PAGE EXCERPT:

__________

And on a more direct, personal level, does not Dr. Vanier realize that amongst the first victims of any non-consensual extension of the euthanasia law (which is more than likely, as history attests) will be people like his very beloved and very vulnerable core members of L’Arche?  Does he not realize what will happen to the ‘safeguards’ that he proposes the legislation put in place?

This is truly saddening, and I hesitated even to write about it.  I had to listen to the audio more than a few times to be sure of what I was hearing, but Vanier’s statement to LifeSiteNews more or less makes his position clear.  My fear is that the CBC had him on as the voice of a rational, compromising, compassionate Catholicism, gently advocating the ‘medical assistance in dying’ bill, in rare instances, with love and all the proper ‘safeguards’, of course.

The CBC chose well, for Jean Vanier is indeed one of the great Catholics of the last and this century, giving his life up, including marriage and family, to work with the weakest and most vulnerable amongst us.  I had the honour to hear him speak and to meet him briefly a number of years ago at a talk he gave in Kingston.

But that is why his words are a scandal, and may lead others who are on the fence to support the proposed legislation, or even to consider availing themselves, or their loved ones, of euthanasia.  In his clarification, Dr. Vanier warns that one must not “take part of a series of remarks…out of context”, and I hope I have not done so here.  In fact, you can read the whole context yourselves.  To be clear, I do not think that Dr. Vanier is ‘pro euthanasia’, and his emphasis is on the accompanying of the dying via palliative care. I still hope that his words stemmed from some level of confusion about the law or what it entails.

That said, suicide and murder are never justified even in the most extreme cases, and a whole lot of palliative care cannot make up for even one deliberate killing.  We should pray that Jean Vanier retracts his words and reconsiders his position.  Or the Church may have to reconsider all the schools named after him (I have never been a fan of naming Catholic buildings after living people anyways, which used to be contrary to Church practice).

__________

REQUIRED WORK:
#1 List each distinct phrase that the piece on Jean Vanier sets in single quotation marks.
#2 Write out the passage of the piece on Jean Vanier from "This is truly" up to and including "gave in Kingston.", word for word.
Work only from the text itself.

Saved data entries:

__________

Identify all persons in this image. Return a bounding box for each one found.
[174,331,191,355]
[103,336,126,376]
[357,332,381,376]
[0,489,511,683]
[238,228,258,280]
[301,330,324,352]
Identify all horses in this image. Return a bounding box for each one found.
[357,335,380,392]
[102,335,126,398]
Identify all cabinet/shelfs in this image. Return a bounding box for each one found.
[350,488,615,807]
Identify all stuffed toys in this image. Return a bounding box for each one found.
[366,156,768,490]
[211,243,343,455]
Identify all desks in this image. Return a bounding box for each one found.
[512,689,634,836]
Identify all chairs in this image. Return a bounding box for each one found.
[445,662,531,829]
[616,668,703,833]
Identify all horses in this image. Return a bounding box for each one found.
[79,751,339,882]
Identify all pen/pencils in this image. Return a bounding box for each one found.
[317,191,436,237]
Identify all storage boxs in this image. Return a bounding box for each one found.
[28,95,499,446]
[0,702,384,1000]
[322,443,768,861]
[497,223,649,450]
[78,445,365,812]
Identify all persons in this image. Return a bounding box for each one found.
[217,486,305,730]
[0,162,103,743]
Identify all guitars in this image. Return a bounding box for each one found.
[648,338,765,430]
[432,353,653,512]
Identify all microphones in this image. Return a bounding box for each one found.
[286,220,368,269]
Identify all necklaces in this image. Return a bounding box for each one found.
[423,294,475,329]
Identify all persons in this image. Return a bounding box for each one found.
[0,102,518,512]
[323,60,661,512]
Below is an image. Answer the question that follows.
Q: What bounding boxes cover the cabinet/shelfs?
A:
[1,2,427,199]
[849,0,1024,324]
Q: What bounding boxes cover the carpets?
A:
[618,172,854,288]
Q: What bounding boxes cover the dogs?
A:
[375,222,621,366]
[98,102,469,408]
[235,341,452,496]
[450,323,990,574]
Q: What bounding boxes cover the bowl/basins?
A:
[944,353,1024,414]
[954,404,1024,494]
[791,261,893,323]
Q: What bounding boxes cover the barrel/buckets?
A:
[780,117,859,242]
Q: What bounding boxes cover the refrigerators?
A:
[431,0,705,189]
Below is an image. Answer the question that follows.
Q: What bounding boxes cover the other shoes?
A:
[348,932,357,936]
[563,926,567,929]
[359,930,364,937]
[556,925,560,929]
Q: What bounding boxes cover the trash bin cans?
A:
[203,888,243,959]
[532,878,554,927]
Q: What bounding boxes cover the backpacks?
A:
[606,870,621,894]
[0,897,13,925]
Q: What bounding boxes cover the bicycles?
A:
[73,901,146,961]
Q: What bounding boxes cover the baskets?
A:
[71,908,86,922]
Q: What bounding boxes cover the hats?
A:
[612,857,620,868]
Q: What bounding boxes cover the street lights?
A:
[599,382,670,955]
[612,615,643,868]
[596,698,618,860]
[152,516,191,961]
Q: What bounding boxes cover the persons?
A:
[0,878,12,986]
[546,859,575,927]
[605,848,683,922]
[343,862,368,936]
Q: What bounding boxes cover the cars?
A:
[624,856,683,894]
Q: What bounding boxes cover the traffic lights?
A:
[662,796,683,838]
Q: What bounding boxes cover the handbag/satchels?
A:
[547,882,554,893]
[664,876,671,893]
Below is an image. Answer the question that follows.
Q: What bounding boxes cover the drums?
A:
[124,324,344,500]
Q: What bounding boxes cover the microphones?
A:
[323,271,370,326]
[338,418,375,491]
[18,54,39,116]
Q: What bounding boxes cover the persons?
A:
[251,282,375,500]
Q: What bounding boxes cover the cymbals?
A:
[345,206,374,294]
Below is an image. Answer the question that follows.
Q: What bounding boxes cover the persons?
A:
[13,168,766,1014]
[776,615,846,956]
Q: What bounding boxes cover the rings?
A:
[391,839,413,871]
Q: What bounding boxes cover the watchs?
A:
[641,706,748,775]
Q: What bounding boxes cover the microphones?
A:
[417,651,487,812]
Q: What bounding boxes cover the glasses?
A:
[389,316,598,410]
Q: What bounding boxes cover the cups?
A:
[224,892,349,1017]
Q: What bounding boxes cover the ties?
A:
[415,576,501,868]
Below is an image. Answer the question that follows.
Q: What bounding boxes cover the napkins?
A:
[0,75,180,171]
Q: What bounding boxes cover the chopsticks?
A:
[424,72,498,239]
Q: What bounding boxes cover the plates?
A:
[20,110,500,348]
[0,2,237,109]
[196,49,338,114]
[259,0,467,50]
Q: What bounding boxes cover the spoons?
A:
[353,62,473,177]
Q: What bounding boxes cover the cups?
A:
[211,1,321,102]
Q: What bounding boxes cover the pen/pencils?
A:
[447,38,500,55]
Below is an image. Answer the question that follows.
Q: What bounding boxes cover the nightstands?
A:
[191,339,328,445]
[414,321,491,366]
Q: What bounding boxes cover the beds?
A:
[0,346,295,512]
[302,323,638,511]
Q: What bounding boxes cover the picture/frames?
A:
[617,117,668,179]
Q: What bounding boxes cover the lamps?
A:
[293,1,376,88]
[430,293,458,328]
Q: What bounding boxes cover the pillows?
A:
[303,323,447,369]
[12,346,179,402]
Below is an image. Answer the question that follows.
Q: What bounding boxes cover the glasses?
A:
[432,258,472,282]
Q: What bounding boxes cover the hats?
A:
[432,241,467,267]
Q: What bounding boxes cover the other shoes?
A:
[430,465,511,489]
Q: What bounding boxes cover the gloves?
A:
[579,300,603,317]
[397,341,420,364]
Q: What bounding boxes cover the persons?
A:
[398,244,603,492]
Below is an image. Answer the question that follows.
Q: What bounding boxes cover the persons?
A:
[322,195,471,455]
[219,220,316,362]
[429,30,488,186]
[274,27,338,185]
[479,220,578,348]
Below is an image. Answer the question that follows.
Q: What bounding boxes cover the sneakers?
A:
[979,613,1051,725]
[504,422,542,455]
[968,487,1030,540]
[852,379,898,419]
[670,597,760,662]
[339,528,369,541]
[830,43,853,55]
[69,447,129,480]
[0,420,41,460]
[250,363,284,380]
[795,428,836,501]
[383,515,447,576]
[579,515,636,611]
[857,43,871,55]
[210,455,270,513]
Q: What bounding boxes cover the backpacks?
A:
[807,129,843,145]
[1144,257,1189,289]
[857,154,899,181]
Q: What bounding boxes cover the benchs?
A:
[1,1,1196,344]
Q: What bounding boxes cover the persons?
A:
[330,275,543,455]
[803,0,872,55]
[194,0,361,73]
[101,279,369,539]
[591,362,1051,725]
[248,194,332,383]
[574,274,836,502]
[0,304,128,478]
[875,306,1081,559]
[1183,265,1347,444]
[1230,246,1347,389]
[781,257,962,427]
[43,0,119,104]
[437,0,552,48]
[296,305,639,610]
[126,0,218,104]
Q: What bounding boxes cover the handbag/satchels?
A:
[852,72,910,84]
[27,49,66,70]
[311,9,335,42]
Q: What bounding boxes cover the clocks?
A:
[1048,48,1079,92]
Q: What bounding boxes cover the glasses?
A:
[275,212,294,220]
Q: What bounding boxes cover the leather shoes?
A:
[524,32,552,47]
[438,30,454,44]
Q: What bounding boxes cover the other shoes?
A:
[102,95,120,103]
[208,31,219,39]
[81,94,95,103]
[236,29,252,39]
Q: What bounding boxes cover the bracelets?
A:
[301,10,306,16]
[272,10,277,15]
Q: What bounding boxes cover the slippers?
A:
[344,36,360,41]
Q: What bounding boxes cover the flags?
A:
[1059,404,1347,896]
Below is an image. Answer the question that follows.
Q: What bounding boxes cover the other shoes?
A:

__________

SOLUTIONS TO EACH TASK:
#1
‘safeguards’
‘medical assistance in dying’
‘pro euthanasia’

#2
This is truly saddening, and I hesitated even to write about it.  I had to listen to the audio more than a few times to be sure of what I was hearing, but Vanier’s statement to LifeSiteNews more or less makes his position clear.  My fear is that the CBC had him on as the voice of a rational, compromising, compassionate Catholicism, gently advocating the ‘medical assistance in dying’ bill, in rare instances, with love and all the proper ‘safeguards’, of course.

The CBC chose well, for Jean Vanier is indeed one of the great Catholics of the last and this century, giving his life up, including marriage and family, to work with the weakest and most vulnerable amongst us.  I had the honour to hear him speak and to meet him briefly a number of years ago at a talk he gave in Kingston.